Work item — The complete data, repeated exactly, should form your response.

Given information —
====

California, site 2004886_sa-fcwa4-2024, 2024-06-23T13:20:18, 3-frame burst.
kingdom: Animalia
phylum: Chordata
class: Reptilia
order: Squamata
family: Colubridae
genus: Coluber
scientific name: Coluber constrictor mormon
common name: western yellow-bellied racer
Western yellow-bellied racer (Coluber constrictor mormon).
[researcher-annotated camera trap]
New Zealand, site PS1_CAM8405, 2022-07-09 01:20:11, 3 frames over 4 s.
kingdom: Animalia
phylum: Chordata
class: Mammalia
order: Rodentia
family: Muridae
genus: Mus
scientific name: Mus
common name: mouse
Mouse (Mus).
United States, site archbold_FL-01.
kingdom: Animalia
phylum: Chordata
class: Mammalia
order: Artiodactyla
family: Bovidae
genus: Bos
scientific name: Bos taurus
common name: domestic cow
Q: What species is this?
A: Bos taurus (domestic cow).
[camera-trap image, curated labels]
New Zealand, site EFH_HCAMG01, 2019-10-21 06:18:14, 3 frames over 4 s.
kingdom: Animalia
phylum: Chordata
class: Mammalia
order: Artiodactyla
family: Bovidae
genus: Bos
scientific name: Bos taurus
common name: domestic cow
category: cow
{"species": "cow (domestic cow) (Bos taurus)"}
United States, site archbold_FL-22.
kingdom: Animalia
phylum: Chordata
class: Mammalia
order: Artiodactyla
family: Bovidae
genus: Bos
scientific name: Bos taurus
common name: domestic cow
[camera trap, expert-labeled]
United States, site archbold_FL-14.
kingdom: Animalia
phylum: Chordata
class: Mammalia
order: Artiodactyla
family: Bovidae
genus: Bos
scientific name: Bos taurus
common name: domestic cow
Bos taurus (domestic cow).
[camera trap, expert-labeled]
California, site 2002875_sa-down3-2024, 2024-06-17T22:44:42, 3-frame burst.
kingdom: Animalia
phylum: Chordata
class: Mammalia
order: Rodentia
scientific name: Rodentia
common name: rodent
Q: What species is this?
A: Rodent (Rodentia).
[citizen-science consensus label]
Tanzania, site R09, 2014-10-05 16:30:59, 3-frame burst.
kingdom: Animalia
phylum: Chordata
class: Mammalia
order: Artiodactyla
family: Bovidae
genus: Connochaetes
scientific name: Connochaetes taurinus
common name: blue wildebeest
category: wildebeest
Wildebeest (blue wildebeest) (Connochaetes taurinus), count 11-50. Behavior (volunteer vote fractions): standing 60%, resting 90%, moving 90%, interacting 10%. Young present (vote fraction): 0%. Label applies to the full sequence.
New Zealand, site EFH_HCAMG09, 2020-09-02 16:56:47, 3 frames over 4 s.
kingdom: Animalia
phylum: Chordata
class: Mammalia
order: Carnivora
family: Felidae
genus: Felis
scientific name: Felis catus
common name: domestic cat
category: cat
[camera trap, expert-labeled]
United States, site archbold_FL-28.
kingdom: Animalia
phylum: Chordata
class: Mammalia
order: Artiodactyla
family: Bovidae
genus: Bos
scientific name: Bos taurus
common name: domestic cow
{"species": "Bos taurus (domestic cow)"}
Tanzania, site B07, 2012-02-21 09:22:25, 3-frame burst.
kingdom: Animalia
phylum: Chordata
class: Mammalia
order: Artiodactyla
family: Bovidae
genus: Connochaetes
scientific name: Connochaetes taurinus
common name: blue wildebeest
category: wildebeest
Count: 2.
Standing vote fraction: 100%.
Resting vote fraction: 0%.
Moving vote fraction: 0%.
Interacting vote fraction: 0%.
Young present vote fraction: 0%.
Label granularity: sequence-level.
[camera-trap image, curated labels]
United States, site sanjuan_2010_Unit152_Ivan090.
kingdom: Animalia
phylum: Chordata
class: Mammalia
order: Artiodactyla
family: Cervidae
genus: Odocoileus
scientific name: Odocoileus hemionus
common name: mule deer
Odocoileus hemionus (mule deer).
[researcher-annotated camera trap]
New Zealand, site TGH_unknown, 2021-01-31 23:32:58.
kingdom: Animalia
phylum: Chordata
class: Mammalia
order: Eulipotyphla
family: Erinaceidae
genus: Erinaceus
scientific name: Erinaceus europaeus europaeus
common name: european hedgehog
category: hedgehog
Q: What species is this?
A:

====

Task result —
California, site 2004886_sa-fcwa4-2024, 2024-06-23T13:20:18, 3-frame burst.
kingdom: Animalia
phylum: Chordata
class: Reptilia
order: Squamata
family: Colubridae
genus: Coluber
scientific name: Coluber constrictor mormon
common name: western yellow-bellied racer
Western yellow-bellied racer (Coluber constrictor mormon).
[researcher-annotated camera trap]
New Zealand, site PS1_CAM8405, 2022-07-09 01:20:11, 3 frames over 4 s.
kingdom: Animalia
phylum: Chordata
class: Mammalia
order: Rodentia
family: Muridae
genus: Mus
scientific name: Mus
common name: mouse
Mouse (Mus).
United States, site archbold_FL-01.
kingdom: Animalia
phylum: Chordata
class: Mammalia
order: Artiodactyla
family: Bovidae
genus: Bos
scientific name: Bos taurus
common name: domestic cow
Q: What species is this?
A: Bos taurus (domestic cow).
[camera-trap image, curated labels]
New Zealand, site EFH_HCAMG01, 2019-10-21 06:18:14, 3 frames over 4 s.
kingdom: Animalia
phylum: Chordata
class: Mammalia
order: Artiodactyla
family: Bovidae
genus: Bos
scientific name: Bos taurus
common name: domestic cow
category: cow
{"species": "cow (domestic cow) (Bos taurus)"}
United States, site archbold_FL-22.
kingdom: Animalia
phylum: Chordata
class: Mammalia
order: Artiodactyla
family: Bovidae
genus: Bos
scientific name: Bos taurus
common name: domestic cow
[camera trap, expert-labeled]
United States, site archbold_FL-14.
kingdom: Animalia
phylum: Chordata
class: Mammalia
order: Artiodactyla
family: Bovidae
genus: Bos
scientific name: Bos taurus
common name: domestic cow
Bos taurus (domestic cow).
[camera trap, expert-labeled]
California, site 2002875_sa-down3-2024, 2024-06-17T22:44:42, 3-frame burst.
kingdom: Animalia
phylum: Chordata
class: Mammalia
order: Rodentia
scientific name: Rodentia
common name: rodent
Q: What species is this?
A: Rodent (Rodentia).
[citizen-science consensus label]
Tanzania, site R09, 2014-10-05 16:30:59, 3-frame burst.
kingdom: Animalia
phylum: Chordata
class: Mammalia
order: Artiodactyla
family: Bovidae
genus: Connochaetes
scientific name: Connochaetes taurinus
common name: blue wildebeest
category: wildebeest
Wildebeest (blue wildebeest) (Connochaetes taurinus), count 11-50. Behavior (volunteer vote fractions): standing 60%, resting 90%, moving 90%, interacting 10%. Young present (vote fraction): 0%. Label applies to the full sequence.
New Zealand, site EFH_HCAMG09, 2020-09-02 16:56:47, 3 frames over 4 s.
kingdom: Animalia
phylum: Chordata
class: Mammalia
order: Carnivora
family: Felidae
genus: Felis
scientific name: Felis catus
common name: domestic cat
category: cat
[camera trap, expert-labeled]
United States, site archbold_FL-28.
kingdom: Animalia
phylum: Chordata
class: Mammalia
order: Artiodactyla
family: Bovidae
genus: Bos
scientific name: Bos taurus
common name: domestic cow
{"species": "Bos taurus (domestic cow)"}
Tanzania, site B07, 2012-02-21 09:22:25, 3-frame burst.
kingdom: Animalia
phylum: Chordata
class: Mammalia
order: Artiodactyla
family: Bovidae
genus: Connochaetes
scientific name: Connochaetes taurinus
common name: blue wildebeest
category: wildebeest
Count: 2.
Standing vote fraction: 100%.
Resting vote fraction: 0%.
Moving vote fraction: 0%.
Interacting vote fraction: 0%.
Young present vote fraction: 0%.
Label granularity: sequence-level.
[camera-trap image, curated labels]
United States, site sanjuan_2010_Unit152_Ivan090.
kingdom: Animalia
phylum: Chordata
class: Mammalia
order: Artiodactyla
family: Cervidae
genus: Odocoileus
scientific name: Odocoileus hemionus
common name: mule deer
Odocoileus hemionus (mule deer).
[researcher-annotated camera trap]
New Zealand, site TGH_unknown, 2021-01-31 23:32:58.
kingdom: Animalia
phylum: Chordata
class: Mammalia
order: Eulipotyphla
family: Erinaceidae
genus: Erinaceus
scientific name: Erinaceus europaeus europaeus
common name: european hedgehog
category: hedgehog
Q: What species is this?
A:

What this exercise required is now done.